• DOCUMENT TEXT:
....
PEOPLE across two communities are being urged to have their say over Bradford Council’s newly-published Local Plan.

Craven-ward district councillor Adrian Naylor is encouraging residents in Silsden and Steeton-with-Eastburn to examine the document and give their views.

The draft Local Plan outlines the likely location for where tens of thousands of new homes in the Bradford district will be built by 2038.

Sites are allocated that will be used to meet Government-appointed housing targets and help shape planning decisions.

The hefty document also includes locations for future employment sites.

Cllr Naylor said: “Bradford has had to review its core strategy, which has led to a change in the housing numbers that various towns and villages such as Silsden and Steeton-with-Eastburn have been allocated – together with the sites where these houses are to be located.

“Bradford Council is currently consulting on these new proposals. I would encourage everyone to have a look at its website and make whatever comments you wish – at bradford.oc2.uk/document/20. The consultation timescale is very short – it closes on March 24.”
....
• GIVEN INFORMATION:
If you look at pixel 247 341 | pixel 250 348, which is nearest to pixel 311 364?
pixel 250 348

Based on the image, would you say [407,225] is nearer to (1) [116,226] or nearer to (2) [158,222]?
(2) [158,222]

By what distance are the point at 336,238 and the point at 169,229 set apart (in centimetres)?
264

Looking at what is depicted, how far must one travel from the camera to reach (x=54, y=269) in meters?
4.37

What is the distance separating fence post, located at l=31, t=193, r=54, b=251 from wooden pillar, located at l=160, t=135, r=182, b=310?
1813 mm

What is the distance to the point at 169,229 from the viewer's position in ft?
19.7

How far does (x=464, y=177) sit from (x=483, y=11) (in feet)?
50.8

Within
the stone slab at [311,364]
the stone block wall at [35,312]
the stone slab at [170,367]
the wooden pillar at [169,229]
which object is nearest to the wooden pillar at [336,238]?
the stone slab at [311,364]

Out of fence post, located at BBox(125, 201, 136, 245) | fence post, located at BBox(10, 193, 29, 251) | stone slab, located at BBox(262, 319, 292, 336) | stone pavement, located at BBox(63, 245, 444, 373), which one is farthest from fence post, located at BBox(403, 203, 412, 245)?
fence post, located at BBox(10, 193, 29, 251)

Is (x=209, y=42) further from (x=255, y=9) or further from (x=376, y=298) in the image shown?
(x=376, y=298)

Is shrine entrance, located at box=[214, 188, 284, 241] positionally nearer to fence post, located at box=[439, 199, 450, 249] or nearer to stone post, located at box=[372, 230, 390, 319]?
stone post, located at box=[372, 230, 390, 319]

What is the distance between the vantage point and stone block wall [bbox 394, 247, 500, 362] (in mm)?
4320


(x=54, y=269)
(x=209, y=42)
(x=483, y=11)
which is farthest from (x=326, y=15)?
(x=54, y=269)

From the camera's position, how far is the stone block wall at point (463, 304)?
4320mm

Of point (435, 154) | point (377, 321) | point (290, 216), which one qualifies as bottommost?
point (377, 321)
....
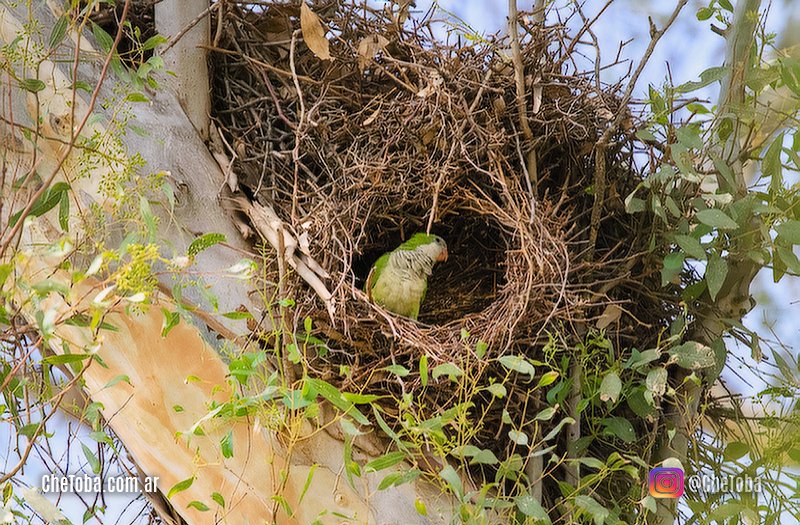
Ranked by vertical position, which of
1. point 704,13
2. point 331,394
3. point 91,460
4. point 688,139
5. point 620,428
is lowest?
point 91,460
....
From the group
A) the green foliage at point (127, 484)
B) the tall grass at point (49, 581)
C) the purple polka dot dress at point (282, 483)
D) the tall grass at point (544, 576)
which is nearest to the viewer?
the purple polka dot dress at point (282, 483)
....
• WHAT IS BEING ASKED: Please say, from the article on Bradford's Local Plan, when the consultation closes.

• COMPLETED EXERCISE: It closes on March 24.